OLAF had implicated Mr Dalli in a case of alleged bribery to change EU tobacco legislation and lift a ban on snus, an oral tobacco.

The investigation established there was circumstantial evidence to suggest that Mr Dalli knew that his former canvasser and Sliema restaurateur Silvio Zammit had asked for €60 million from Swedish Match, a Swedish tobacco firm, and snus lobbyists.

Mr Zammit was subsequently charged by the police in Malta with trading in influence and bribery.

Mr Dalli has repeatedly claimed the OLAF investigation was a fraud and denied any wrongdoing.

He subsequently took the European Commission to court for unfair dismissal, adding he was not even given enough time to rebut the conclusions of the report.

Mr Dalli claimed during the meeting Mr Barroso asked for his resignation and asked the ECJ to annul the alleged oral request. But Mr Barroso always contended that Mr Dalli resigned voluntarily.

The court concluded that on the basis of testimonies by various European Commission officials who joined the last part of the Barroso-Dalli meeting, and evidence presented before it, that Mr Dalli “had resigned orally”.

But the ECJ also took note of an interview Mr Dalli gave to a Maltese radio station in which he presented his departure from the Commission as a political choice “freely made”.

The ECJ noted Mr Dalli’s words when the journalist suggested that President Barroso had forced him to resign: “I do not stay where I am not wanted.”

“The court finds that Mr Dalli resigned voluntarily, no formal request for his resignation having been made by President Barroso.”

Mr Barroso had in fact decided that Mr Dalli should leave the Commission after not having provided a full and convincing explanation when faced with OLAF’s conclusions.

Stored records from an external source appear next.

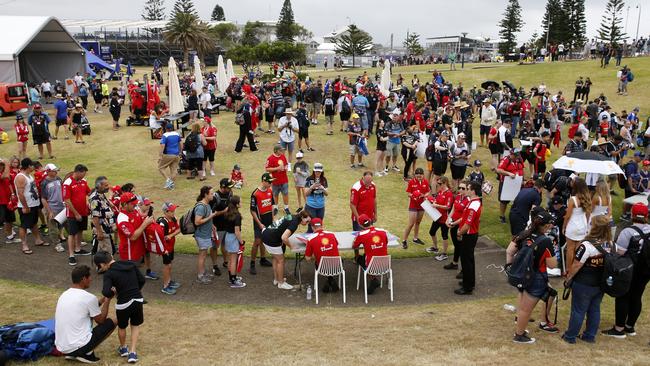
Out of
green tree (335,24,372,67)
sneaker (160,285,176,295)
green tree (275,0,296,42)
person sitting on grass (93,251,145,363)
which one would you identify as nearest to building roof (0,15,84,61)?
sneaker (160,285,176,295)

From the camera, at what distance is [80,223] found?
9.88 metres

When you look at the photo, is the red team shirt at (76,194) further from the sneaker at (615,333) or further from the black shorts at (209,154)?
the sneaker at (615,333)

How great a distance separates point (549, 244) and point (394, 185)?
881 cm

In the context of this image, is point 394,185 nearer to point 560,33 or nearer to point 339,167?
point 339,167

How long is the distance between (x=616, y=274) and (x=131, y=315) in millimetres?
6124

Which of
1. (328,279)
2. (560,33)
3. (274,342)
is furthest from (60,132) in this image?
(560,33)

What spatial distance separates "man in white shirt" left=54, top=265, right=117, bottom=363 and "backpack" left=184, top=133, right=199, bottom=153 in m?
8.82

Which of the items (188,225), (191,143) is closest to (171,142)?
(191,143)

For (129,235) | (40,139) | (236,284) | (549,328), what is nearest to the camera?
(549,328)

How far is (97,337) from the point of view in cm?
620

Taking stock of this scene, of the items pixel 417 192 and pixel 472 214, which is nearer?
pixel 472 214

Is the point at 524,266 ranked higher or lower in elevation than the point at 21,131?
lower

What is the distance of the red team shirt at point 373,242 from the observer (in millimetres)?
8531

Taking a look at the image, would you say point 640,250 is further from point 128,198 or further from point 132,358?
point 128,198
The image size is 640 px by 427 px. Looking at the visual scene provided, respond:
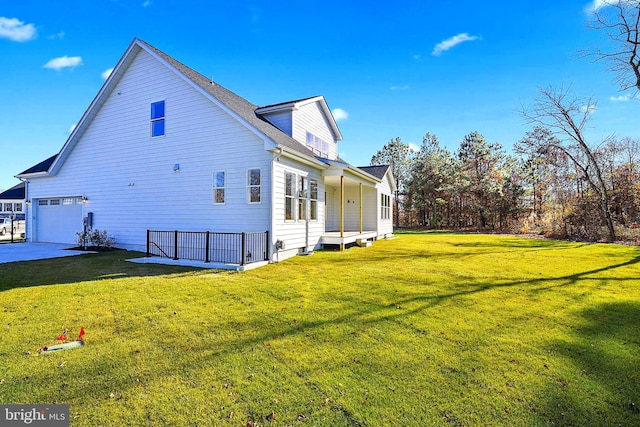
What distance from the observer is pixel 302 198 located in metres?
11.5

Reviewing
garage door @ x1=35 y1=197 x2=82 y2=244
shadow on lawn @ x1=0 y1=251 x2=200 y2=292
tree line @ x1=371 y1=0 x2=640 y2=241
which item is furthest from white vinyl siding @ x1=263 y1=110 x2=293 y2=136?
tree line @ x1=371 y1=0 x2=640 y2=241

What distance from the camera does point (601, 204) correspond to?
58.2 feet

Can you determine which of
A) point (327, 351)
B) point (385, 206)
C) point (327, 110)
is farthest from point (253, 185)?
point (385, 206)

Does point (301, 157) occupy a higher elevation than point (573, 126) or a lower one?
lower

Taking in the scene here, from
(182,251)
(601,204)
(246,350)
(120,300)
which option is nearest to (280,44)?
(182,251)

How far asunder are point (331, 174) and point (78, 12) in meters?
11.3

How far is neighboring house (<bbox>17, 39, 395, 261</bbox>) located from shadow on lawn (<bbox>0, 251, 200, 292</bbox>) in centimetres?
232

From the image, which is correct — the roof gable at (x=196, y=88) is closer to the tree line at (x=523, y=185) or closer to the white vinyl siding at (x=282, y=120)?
the white vinyl siding at (x=282, y=120)

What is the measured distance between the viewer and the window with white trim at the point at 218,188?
10.7m

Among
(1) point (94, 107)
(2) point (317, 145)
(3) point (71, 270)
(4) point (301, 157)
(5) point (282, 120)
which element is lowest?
(3) point (71, 270)

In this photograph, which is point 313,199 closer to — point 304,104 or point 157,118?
point 304,104

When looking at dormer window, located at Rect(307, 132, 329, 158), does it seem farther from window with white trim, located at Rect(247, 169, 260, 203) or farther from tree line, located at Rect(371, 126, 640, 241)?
tree line, located at Rect(371, 126, 640, 241)

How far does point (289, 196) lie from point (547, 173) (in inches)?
946

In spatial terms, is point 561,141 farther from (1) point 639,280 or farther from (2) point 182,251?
(2) point 182,251
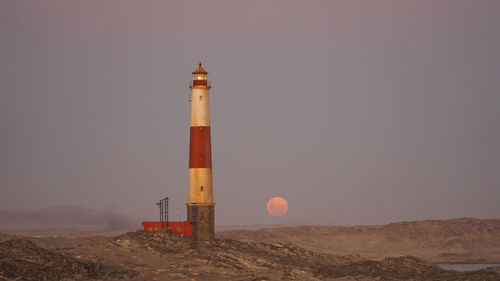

But Mr Barroso had told the court he had accorded Mr Dalli the “political favour” of giving him the opportunity to resign voluntarily.

“President Barroso’s words, however insistent they may have been, did not result in a request to that effect [a formal resignation request according to the powers enjoyed by the President] which was capable of affecting Mr Dalli’s interests by significantly altering his legal situation,” the court said.

The absence of a formal request, which the court had been asked to annul, led the ECJ to dismiss Mr Dalli’s case.

Commenting on the court judgment, Opposition leader Simon Busuttil said yesterday the ECJ did not believe “the conspiracy theories” and reiterated the truth: “The truth was that he [Mr Dalli] resigned.”